Piero, non ce la faccio più, devo sapere” tirò il fiato e si guardò attorno smarrita, poi riprese con decisione “dimmi chi è, dimmelo, è una tua collega?”.

Piero la fissò a lungo, inebetito, come se le parole di Maria non lo avessero raggiunto o non fosse in grado di comprenderle. Poi la sua faccia si contrasse, i lineamenti si deformarono e il silenzio fu rotto da una risata acuta, stridula, scomposta che alla donna sembrò eterna.

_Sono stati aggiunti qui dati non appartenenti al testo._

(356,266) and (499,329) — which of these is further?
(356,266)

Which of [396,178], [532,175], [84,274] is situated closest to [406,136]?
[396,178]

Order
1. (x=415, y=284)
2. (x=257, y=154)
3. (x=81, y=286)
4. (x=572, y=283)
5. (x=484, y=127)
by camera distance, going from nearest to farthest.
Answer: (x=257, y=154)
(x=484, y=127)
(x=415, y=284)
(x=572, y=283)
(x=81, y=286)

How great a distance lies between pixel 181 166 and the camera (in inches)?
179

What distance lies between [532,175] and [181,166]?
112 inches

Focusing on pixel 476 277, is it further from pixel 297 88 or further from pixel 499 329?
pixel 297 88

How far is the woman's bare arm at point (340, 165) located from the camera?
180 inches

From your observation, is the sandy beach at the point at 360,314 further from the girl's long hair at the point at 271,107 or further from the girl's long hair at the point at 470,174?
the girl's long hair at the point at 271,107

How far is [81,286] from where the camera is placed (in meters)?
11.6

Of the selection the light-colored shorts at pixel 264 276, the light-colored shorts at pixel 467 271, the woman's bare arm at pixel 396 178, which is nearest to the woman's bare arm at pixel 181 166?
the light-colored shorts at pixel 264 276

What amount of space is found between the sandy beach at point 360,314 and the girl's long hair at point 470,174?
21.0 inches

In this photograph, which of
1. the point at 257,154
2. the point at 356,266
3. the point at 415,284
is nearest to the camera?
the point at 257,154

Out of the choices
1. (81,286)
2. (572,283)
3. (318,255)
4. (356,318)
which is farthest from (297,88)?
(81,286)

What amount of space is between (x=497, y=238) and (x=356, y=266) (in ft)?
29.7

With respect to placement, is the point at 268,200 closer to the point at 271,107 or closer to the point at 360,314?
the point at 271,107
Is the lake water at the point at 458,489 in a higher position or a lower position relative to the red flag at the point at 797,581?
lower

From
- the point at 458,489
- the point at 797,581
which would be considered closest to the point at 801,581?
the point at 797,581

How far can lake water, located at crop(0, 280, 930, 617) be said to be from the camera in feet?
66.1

La mia collega” smozzicò tra i singulti “ non ho più colleghi, né maschi e né femmine”. Maria lo fissava senza capire. “Sono mesi mesi che fingo di avere un lavoro che non ho più e che giro a vuoto cercando di trovarne un altro”.

La donna lo guardava impietrita, incapace di reagire.

Non fosse stato abbastanza, mi sono pure ammalato. Lo vedi anche tu che le chiazze si allargano sempre e ne compaiono di nuove in ogni parte del corpo. Non credo a quello che mi dicono i medici. Penso che le disgrazie vengono sempre in compagnia e che finirò male”. Si mise in bocca una sigaretta, accese e uscì nella corte. L’aria era ancora ferma, opprimente e martellata dal frinire delle cicale. Maria si tolse il grembiule, lo appese al gancio di fianco all’acquaio e lo raggiunse fuori.